The only ground that I would uphold is ground 3 and only to the extent of setting aside the second direction for cumulation. If the other members of the Court concur in that disposition, the total effective sentence would be nine years' imprisonment.
It has often been said that the fixing of a non-parole period requires discrete consideration. It has also been said, and it is perhaps worth repeating, that it is not to be fixed unthinkingly by some such method as taking two years or one-third or one-quarter off the head sentence. Just as there may be factors pointing in opposite directions in deciding on an appropriate head sentence, so, too, such factors may impinge on an appropriate non-parole period. The applicant's youth and the question of reformation are no less relevant at that stage of the sentencing process, but the non-parole period cannot be so short as to undermine the punitive and denunciatory purposes that the sentence is designed to serve.

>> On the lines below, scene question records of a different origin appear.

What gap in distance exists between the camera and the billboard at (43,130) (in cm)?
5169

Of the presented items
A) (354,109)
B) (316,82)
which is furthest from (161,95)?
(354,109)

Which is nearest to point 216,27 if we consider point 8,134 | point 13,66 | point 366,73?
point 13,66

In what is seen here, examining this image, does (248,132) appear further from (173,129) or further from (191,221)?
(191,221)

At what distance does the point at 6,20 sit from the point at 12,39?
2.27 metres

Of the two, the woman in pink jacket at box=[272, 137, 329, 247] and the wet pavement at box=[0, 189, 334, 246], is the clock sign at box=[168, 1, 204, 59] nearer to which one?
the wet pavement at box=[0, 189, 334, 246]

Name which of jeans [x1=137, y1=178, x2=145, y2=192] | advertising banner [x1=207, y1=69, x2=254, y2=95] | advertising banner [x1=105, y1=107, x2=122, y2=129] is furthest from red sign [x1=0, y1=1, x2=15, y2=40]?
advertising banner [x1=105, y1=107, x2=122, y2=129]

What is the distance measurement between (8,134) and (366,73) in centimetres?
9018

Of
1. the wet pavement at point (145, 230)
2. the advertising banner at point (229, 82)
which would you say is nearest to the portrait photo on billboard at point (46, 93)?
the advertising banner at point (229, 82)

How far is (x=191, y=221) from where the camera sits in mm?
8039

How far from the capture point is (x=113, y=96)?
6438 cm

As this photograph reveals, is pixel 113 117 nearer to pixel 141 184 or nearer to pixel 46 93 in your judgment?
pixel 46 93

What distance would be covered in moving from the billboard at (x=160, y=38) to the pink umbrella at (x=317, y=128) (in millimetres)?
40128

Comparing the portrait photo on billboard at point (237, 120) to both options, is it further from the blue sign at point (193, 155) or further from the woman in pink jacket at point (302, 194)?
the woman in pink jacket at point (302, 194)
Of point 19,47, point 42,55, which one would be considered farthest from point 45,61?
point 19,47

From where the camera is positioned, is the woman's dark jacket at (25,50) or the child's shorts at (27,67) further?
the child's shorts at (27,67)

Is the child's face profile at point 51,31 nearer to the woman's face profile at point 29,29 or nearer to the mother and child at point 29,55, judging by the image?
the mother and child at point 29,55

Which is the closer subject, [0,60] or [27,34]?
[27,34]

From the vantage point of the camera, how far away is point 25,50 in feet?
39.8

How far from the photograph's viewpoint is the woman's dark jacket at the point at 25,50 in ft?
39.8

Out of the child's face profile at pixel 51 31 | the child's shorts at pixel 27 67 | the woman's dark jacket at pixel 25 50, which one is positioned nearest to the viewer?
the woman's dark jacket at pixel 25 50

In the circumstances of the present case, I would fix a non-parole period of six years.
WINNEKE, P.:
For the reasons which have been given by Callaway, J.A., I agree that this application should be allowed, only to interfere with and remove the period of cumulation ordered by the sentencing judge in respect of two years of the sentence imposed on count 2 upon the sentence imposed upon count 3. I therefore agree with his Honour that the appropriate result of this application should be that the total effective sentence to be served by the applicant is one of nine years and I agree with Callaway, J.A. that the appropriate minimum term to be served is one of six years before he becomes eligible for parole.
CHARLES, J.A.:
I also agree.
WINNEKE, P.:
The formal order of the Court will be that the application for leave to appeal against sentence is allowed. The appeal is treated as having been instituted and heard instanter and it too is allowed. The individual sentences imposed by the sentencing judge on counts 1, 2 and 3 on the presentment of three years' imprisonment, four years' imprisonment and eight years' imprisonment respectively will remain undisturbed, but the orders for cumulation made by her Honour and thus the head sentence and minimum terms fixed by her Honour will be set aside. In lieu thereof, we will direct that one year of the sentence on count 1 is to be served cumulatively upon the sentence imposed upon count 3.
The total effective sentence is therefore one of nine years' imprisonment. We order that the applicant serve a minimum term of six years' imprisonment before becoming eligible for parole.
We declare that a period of 581 days is to be reckoned as time served pursuant to the sentence. We direct that the terms of that declaration and the fact that it has been made be entered in the records of the Court.